Antiques, Curios and collectable dreams

Just a Collection of Antiques and Curios is a unique artefact in several ways. It is a live album like no other, in that is truly cohesive in style, mood and configuration, yet it is not a repressing of ‘greatest hits’, nor is it a crowd-pleasing indulgence. It is much closer to a proms concert than a stadium-shaking extravaganza. It has a classical feel, but is infused with progressive seams. Its twin faces look back to tradition and forward to experimentation. It has a tone that haunts, a spirit that consoles, an attitude that invites, and poetry that hymns.

One highly unusual aspect is that it was the first album by an unknown band released in the United States despite being a live recording. In the UK, it was the Strawbs third album to see the light of day.

▶ [Exercise details] Please say whether each statement below agrees with the passage on the live album, answering yes or no and quoting the words that decide it. 1. The album is a repressing of greatest hits. 2. In the United States, it was the first album released by an unknown band. 3. In the UK, it was the Strawbs' second album.

[Source records]
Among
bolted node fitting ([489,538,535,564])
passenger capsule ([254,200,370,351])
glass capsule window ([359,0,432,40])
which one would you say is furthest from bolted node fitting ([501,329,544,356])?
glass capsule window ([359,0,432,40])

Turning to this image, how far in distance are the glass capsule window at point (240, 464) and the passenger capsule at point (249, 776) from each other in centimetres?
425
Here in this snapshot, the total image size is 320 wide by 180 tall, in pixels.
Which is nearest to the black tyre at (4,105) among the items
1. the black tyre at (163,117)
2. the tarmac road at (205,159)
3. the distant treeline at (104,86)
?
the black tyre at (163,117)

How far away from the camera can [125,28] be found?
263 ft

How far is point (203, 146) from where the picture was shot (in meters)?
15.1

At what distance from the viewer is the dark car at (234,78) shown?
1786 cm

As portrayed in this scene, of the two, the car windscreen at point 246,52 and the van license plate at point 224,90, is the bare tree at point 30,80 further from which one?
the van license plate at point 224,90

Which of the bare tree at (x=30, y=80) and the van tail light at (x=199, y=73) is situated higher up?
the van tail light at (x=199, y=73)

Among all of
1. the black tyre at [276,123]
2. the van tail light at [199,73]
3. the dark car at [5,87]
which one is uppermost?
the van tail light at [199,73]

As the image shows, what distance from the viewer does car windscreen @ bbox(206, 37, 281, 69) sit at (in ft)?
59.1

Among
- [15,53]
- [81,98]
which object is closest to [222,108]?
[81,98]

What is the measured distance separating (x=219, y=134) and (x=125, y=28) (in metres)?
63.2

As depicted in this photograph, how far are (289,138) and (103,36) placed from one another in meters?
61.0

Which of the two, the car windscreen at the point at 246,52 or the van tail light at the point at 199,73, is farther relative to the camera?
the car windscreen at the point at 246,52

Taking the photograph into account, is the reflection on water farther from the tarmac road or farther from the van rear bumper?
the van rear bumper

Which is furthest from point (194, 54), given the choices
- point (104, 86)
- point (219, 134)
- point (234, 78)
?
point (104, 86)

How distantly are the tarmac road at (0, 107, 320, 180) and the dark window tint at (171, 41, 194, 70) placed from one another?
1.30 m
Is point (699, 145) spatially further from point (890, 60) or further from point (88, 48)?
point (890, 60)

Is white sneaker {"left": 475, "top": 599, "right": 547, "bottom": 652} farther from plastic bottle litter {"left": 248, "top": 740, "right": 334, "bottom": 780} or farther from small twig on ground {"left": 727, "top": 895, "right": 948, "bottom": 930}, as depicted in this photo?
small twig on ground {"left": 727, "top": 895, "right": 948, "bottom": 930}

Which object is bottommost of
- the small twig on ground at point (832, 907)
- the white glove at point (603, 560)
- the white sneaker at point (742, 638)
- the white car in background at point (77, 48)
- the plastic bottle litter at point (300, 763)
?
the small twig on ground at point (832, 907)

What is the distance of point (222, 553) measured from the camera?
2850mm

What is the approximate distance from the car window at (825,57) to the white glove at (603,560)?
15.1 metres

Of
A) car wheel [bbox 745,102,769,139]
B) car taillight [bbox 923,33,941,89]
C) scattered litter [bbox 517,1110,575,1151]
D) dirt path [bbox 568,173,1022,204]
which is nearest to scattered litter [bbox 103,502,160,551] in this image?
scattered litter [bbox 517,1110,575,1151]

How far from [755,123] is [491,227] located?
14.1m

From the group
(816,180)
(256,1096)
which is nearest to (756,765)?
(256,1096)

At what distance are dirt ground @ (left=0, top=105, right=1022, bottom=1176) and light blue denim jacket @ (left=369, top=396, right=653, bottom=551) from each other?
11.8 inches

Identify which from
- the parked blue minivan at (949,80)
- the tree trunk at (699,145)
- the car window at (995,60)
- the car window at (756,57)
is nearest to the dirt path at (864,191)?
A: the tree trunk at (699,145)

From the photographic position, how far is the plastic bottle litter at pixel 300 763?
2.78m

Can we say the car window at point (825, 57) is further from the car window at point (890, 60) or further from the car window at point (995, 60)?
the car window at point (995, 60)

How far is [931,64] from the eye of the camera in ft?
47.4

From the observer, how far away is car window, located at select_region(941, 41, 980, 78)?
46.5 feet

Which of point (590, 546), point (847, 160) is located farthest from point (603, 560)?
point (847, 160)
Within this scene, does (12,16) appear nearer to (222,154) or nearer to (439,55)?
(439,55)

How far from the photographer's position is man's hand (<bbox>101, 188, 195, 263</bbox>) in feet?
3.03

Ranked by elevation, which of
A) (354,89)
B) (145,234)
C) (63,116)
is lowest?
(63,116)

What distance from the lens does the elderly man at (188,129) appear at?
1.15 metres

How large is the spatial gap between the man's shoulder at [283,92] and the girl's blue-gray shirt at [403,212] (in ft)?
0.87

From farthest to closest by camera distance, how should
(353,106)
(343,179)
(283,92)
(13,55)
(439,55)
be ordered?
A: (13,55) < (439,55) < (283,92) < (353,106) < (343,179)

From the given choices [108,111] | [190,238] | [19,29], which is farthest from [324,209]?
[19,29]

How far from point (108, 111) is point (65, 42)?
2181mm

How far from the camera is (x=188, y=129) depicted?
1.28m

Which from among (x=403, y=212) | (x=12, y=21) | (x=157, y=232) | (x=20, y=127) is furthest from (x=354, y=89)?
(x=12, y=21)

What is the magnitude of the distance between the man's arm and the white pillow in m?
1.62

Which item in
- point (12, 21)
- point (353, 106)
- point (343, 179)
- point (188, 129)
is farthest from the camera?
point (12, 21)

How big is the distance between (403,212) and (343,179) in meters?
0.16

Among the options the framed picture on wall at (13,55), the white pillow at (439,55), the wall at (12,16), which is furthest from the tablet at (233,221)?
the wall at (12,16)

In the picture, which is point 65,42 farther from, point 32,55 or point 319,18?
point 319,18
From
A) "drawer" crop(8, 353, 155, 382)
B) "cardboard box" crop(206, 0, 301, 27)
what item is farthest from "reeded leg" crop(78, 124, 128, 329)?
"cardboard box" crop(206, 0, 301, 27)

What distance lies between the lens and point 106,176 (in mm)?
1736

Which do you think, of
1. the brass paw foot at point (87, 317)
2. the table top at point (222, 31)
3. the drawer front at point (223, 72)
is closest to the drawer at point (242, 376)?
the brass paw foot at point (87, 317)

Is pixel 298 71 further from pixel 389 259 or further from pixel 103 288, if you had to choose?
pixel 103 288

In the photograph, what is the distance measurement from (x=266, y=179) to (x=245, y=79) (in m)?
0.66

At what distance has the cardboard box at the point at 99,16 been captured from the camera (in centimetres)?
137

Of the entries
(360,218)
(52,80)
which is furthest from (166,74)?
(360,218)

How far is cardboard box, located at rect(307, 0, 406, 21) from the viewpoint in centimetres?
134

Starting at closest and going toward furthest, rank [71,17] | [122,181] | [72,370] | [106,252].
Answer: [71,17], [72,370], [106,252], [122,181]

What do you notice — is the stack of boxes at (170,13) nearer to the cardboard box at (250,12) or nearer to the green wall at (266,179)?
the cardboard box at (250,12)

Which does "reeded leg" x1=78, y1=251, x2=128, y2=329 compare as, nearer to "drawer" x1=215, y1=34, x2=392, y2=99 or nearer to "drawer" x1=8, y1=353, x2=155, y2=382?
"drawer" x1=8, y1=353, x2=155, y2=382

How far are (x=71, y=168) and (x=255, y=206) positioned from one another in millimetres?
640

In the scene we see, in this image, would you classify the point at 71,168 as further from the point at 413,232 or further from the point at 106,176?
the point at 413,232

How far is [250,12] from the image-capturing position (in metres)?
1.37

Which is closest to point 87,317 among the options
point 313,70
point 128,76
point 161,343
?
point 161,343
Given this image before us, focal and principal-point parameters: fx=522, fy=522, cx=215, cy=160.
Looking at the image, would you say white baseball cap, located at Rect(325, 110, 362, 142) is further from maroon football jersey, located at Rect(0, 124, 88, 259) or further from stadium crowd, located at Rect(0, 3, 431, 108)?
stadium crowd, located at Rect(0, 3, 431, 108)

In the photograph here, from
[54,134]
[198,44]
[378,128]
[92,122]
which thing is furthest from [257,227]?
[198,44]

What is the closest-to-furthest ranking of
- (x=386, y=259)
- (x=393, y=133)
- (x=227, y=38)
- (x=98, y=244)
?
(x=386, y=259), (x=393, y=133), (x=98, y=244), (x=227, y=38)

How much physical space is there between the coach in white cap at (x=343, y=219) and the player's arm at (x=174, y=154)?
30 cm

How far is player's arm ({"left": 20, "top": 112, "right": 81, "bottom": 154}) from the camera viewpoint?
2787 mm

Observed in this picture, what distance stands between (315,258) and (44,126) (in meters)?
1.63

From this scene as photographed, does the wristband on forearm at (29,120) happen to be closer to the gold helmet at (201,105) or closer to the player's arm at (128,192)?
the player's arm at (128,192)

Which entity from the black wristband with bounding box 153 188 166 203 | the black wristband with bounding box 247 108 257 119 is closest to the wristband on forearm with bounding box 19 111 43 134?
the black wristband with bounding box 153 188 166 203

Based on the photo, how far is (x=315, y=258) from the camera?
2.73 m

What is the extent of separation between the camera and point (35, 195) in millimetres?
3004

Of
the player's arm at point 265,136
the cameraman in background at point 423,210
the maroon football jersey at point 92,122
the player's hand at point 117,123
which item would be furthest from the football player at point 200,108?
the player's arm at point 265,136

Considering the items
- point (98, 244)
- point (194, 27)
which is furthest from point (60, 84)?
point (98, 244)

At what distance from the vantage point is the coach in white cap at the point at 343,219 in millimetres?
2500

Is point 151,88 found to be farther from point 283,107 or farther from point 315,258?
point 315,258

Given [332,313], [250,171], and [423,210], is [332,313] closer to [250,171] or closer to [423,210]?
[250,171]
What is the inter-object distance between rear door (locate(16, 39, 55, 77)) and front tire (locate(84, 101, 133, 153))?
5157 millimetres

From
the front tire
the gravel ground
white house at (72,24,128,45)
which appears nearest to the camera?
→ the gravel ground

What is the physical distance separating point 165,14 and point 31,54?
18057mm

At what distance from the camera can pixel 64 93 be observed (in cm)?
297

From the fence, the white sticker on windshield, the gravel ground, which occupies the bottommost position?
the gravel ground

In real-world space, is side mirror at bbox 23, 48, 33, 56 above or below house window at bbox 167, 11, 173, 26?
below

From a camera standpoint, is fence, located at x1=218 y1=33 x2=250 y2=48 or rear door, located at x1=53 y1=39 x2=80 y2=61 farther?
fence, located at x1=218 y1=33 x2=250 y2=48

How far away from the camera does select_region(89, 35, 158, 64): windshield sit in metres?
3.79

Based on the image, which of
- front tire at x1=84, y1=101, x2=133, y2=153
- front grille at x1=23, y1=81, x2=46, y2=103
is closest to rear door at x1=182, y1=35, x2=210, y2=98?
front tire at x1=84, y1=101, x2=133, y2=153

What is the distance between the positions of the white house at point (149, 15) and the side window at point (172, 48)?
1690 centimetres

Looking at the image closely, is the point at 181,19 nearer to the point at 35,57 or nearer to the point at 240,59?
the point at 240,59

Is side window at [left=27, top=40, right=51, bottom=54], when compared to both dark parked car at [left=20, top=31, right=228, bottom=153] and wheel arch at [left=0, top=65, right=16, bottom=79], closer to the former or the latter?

▶ [Answer for this exercise]
1. No: "it is not a repressing of ‘greatest hits’"
2. Yes: "it was the first album by an unknown band released in the United States despite being a live recording"
3. No: "In the UK, it was the Strawbs third album to see the light of day."